OSHA standards that regulate work in traffic are found in 29 CFR Subpart G with Part VI of the Manual on Uniform Traffic Control Devices (MUTCD) incorporated by reference. The MUTCD requires employers to assign a competent person to each job-site. The definition of a competent person is “one who is capable of identifying existing and predicable hazards in the surroundings, or working conditions which are unsanitary, hazardous, or dangerous to employees, and who has authorization to take prompt corrective measures to eliminate them.” The competent person has the responsibility to conduct frequent job-site inspections including materials, equipment, and traffic control devices along with conducting regular, ongoing worker safety training.

The key to worker safety is visibility through the wearing of high visibility safety apparel meeting the requirements of ANSI 107 to ensure the worker can be seen from all sides. Temporary traffic control zones need to be designed with 1) an advance warning area, 2) transition area, 3) activity area, and 4) a termination area. Motorists need to be alert to signs, signals, and barricades by keeping their eyes on the road and their hands upon the wheel.
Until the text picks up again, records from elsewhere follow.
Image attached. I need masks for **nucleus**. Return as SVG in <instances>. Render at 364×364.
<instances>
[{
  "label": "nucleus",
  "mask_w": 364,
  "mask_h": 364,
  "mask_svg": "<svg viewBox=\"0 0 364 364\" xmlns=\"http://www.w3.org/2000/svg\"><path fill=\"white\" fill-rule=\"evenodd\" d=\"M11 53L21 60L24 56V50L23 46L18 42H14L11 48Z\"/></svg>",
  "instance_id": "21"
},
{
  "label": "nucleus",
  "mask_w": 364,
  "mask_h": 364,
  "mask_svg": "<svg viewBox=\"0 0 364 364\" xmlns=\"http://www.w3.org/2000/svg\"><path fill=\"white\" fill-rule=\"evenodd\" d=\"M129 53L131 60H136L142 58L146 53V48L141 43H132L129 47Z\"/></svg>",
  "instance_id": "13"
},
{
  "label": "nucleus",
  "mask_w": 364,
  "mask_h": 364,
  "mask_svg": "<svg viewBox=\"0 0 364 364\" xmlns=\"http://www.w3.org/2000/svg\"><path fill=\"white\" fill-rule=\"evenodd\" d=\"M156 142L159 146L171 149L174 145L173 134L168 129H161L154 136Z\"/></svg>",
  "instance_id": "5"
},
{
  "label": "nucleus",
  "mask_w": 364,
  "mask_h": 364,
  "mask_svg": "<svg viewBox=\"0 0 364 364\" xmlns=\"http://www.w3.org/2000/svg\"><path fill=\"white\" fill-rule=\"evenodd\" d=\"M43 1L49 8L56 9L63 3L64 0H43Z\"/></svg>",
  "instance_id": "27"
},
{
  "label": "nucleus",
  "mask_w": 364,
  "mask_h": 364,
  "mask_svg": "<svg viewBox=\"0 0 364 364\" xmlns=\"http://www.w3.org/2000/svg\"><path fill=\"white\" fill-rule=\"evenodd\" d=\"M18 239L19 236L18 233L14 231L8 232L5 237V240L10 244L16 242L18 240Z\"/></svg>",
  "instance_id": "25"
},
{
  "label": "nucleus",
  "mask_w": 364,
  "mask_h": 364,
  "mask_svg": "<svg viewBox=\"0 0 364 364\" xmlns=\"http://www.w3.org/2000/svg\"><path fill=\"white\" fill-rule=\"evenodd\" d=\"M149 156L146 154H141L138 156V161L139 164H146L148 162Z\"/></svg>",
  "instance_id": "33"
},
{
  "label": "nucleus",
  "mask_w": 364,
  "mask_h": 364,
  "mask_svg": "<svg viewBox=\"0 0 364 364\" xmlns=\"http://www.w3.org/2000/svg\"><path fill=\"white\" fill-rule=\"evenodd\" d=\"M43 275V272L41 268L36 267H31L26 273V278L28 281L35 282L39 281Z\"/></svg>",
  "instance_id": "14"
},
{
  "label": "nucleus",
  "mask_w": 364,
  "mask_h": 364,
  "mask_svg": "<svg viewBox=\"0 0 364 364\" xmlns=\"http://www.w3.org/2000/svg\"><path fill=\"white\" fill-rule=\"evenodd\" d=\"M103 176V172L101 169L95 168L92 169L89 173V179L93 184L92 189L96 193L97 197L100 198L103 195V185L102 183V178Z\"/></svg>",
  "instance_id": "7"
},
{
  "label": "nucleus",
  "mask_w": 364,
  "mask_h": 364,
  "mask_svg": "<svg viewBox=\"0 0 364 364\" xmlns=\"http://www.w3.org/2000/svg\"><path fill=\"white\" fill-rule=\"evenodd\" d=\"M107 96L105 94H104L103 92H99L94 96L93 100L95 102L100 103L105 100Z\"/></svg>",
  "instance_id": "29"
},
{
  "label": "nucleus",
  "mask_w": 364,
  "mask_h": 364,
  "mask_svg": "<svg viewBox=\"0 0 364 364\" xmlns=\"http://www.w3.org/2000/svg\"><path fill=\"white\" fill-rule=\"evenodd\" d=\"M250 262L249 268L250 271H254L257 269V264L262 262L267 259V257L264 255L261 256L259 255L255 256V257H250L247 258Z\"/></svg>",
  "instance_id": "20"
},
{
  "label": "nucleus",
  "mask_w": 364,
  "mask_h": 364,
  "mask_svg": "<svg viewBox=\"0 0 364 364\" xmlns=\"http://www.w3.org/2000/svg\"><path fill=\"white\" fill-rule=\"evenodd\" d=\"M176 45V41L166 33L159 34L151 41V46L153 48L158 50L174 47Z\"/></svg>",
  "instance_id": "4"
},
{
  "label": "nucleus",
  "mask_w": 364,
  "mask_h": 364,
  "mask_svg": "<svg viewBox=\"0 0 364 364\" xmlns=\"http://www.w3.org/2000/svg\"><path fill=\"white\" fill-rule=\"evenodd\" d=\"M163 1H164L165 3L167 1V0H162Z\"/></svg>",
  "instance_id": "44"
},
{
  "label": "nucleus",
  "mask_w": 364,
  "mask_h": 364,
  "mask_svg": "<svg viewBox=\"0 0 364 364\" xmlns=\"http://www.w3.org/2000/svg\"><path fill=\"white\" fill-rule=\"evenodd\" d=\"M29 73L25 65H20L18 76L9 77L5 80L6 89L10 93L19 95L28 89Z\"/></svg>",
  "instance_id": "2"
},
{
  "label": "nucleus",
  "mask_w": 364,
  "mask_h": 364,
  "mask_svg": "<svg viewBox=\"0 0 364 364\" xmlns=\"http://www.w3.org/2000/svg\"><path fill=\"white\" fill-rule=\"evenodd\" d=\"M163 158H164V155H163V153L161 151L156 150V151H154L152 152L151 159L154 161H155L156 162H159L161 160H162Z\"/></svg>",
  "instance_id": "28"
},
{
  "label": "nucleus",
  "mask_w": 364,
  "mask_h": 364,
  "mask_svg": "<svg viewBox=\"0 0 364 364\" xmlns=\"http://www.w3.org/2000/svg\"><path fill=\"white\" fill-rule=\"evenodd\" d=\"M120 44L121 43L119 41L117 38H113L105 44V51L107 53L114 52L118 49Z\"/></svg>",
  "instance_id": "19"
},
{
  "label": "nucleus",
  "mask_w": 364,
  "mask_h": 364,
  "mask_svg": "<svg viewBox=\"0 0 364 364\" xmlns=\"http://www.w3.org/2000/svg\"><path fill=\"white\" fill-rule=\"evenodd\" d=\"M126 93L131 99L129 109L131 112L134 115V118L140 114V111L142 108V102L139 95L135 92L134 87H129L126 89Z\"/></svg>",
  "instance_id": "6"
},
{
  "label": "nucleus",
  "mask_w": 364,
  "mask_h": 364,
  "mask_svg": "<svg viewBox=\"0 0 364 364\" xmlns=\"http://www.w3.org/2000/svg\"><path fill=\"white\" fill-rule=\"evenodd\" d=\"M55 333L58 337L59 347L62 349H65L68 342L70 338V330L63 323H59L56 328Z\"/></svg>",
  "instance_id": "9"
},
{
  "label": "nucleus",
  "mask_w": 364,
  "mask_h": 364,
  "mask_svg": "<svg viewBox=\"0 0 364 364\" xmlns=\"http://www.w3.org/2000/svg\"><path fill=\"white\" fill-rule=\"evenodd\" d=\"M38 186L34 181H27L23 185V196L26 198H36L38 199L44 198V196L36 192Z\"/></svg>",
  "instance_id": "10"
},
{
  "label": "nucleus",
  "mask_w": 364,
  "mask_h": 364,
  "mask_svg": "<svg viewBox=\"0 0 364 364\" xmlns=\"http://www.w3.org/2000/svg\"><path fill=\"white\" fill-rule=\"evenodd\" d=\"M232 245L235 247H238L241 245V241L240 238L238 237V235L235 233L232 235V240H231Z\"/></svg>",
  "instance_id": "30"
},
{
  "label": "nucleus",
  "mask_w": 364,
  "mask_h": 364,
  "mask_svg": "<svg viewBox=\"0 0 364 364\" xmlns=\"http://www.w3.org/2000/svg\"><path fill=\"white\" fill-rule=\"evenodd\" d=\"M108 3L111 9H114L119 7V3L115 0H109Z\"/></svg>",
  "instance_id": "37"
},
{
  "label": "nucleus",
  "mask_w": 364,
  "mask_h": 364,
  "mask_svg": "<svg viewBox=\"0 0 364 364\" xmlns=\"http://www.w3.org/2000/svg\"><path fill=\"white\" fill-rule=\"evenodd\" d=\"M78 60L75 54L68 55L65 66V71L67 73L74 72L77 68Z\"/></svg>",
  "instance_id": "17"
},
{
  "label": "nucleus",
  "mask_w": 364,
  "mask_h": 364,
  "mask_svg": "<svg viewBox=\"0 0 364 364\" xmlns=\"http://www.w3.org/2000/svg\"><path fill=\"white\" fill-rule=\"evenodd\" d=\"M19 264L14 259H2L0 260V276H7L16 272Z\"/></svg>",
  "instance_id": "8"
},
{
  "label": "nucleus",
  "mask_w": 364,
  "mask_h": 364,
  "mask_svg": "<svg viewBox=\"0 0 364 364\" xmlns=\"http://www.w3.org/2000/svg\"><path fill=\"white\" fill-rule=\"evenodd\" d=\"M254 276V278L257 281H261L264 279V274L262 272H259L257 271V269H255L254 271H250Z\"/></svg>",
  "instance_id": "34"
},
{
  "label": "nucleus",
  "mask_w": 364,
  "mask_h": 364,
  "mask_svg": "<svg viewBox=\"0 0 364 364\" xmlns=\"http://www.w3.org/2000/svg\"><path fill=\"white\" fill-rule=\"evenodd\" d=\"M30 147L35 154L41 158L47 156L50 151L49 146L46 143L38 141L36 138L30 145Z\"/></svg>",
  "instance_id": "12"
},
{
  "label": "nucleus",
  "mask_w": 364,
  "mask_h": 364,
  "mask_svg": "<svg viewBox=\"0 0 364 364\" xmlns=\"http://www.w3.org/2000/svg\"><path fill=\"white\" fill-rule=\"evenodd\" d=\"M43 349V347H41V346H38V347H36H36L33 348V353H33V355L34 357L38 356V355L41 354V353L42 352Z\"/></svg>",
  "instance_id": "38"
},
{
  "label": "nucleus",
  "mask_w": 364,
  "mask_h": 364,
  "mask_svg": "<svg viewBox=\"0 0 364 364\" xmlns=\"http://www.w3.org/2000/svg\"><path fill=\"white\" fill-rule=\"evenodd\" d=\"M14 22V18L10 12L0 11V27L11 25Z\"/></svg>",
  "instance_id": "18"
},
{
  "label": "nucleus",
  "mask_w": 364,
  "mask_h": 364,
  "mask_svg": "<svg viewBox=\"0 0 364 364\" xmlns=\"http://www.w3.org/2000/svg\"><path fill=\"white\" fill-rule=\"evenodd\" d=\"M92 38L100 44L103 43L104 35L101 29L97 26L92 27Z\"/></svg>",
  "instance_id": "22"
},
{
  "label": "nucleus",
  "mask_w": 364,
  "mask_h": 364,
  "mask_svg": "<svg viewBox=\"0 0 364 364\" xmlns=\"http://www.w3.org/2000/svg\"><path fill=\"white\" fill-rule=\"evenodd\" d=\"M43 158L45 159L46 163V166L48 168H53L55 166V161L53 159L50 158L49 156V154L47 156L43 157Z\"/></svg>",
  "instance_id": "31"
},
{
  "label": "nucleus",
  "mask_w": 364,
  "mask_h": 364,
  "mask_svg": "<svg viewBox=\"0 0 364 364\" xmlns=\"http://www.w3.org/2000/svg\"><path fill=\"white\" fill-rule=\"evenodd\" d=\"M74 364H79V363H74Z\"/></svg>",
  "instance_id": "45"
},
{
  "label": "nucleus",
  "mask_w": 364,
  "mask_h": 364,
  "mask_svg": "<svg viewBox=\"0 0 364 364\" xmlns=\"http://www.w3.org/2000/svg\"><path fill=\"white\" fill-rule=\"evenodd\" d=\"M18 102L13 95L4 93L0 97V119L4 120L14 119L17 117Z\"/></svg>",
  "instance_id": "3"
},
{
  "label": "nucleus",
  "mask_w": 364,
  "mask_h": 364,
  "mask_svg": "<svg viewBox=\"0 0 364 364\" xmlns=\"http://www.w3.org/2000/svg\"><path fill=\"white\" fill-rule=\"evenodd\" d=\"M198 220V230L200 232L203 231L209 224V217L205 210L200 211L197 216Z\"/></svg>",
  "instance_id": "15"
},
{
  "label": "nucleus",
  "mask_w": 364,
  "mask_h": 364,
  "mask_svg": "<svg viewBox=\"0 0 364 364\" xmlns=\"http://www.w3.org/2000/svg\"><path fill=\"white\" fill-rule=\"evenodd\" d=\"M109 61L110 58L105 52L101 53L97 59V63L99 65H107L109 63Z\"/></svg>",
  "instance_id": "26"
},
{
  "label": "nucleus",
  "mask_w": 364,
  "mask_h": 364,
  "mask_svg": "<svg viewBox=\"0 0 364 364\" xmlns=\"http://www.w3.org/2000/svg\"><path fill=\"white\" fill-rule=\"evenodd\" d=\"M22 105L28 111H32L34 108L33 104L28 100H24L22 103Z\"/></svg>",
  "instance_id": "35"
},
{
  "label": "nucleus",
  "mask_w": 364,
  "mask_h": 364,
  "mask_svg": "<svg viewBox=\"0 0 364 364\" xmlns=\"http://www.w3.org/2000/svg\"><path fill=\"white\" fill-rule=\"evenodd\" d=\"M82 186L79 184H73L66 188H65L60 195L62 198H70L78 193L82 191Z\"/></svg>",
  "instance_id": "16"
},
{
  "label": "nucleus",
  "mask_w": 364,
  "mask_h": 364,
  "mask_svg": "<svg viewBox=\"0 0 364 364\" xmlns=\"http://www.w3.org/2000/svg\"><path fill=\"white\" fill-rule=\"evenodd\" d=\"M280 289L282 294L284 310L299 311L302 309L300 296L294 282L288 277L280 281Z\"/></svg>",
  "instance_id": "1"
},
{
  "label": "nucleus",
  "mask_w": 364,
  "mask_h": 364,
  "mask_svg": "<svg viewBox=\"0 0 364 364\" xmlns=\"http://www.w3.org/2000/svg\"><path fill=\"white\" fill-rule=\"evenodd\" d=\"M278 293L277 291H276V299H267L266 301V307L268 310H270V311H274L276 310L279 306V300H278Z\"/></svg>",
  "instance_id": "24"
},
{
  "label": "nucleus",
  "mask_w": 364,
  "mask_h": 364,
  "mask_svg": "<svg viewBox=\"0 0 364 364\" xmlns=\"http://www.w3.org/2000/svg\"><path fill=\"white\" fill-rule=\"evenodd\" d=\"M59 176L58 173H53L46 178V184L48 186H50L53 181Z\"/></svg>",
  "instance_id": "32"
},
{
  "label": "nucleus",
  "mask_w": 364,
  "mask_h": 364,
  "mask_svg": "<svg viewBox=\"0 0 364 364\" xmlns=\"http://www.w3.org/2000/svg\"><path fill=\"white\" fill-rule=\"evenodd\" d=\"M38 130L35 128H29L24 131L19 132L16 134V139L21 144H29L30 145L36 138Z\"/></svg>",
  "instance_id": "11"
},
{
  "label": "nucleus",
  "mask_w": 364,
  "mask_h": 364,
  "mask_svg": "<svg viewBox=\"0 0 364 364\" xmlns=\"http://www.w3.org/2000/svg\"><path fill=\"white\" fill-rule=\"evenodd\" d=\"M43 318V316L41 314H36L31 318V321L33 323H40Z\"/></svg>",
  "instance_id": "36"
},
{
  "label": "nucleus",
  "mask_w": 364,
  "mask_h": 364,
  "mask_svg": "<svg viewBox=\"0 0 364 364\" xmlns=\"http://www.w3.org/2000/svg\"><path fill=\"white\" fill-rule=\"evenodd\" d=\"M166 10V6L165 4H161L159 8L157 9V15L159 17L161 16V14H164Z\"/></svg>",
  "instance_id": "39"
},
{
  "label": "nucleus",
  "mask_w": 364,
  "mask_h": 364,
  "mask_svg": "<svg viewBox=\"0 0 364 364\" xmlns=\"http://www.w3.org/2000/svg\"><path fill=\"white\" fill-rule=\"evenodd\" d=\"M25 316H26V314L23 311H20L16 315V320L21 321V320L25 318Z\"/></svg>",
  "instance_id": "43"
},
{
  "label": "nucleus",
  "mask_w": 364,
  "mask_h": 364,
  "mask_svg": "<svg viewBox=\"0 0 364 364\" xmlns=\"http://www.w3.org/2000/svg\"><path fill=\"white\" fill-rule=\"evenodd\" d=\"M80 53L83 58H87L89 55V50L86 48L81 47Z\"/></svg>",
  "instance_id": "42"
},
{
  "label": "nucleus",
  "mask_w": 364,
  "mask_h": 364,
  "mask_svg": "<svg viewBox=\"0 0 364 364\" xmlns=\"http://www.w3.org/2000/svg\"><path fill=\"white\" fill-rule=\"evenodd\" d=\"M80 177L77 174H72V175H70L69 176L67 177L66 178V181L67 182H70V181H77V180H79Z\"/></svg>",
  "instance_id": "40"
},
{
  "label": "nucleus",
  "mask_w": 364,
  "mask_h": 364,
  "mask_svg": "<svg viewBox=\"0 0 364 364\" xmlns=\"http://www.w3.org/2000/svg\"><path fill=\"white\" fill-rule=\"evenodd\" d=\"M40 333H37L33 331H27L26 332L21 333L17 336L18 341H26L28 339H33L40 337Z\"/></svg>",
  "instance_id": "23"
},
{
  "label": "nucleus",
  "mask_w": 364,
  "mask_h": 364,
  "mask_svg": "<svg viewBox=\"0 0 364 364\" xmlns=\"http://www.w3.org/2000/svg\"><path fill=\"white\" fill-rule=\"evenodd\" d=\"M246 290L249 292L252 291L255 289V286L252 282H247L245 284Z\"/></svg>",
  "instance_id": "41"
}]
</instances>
When thinking of head protection, the three leading causes of traumatic brain injury reveal a need to consider more than just the use of protective headgear. While a hard hat is most evident, a full-body harness with lanyard, high visibility clothing, and proper footwear with or without toe guards are essential under specific work conditions. Remember, PPE can help protect your head from hazards, but your first line of defense is using your head to eliminate hazards and implement engineering and administrative controls.